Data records
···

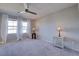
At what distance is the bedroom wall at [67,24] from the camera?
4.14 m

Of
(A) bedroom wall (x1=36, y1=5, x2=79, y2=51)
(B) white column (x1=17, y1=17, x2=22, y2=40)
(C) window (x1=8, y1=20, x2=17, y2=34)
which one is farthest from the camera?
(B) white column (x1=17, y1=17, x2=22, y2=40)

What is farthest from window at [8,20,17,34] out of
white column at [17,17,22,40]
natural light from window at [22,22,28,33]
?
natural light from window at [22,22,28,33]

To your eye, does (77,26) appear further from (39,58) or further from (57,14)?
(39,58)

···

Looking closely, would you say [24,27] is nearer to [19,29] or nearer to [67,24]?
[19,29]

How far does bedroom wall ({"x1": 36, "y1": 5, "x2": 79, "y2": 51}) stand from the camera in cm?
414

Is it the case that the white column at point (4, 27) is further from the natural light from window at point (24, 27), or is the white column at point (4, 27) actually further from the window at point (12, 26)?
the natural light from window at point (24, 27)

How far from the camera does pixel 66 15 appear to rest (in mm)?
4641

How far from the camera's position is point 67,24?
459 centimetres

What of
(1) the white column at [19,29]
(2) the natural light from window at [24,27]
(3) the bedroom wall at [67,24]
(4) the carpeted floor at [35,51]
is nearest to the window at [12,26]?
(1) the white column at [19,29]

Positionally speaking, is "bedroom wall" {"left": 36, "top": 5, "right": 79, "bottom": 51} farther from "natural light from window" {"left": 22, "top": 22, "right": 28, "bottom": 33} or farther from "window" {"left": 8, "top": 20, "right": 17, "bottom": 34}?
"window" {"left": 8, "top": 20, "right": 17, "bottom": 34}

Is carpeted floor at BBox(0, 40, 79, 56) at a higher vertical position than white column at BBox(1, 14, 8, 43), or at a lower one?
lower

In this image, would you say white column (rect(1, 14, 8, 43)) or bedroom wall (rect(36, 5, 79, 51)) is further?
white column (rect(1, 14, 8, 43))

···

> Prompt
Pick out each line above that contains the word "left", and copy those lines.

> Exercise solution
Positionally speaking, is "bedroom wall" {"left": 36, "top": 5, "right": 79, "bottom": 51} farther from "natural light from window" {"left": 22, "top": 22, "right": 28, "bottom": 33} or farther from "window" {"left": 8, "top": 20, "right": 17, "bottom": 34}?
"window" {"left": 8, "top": 20, "right": 17, "bottom": 34}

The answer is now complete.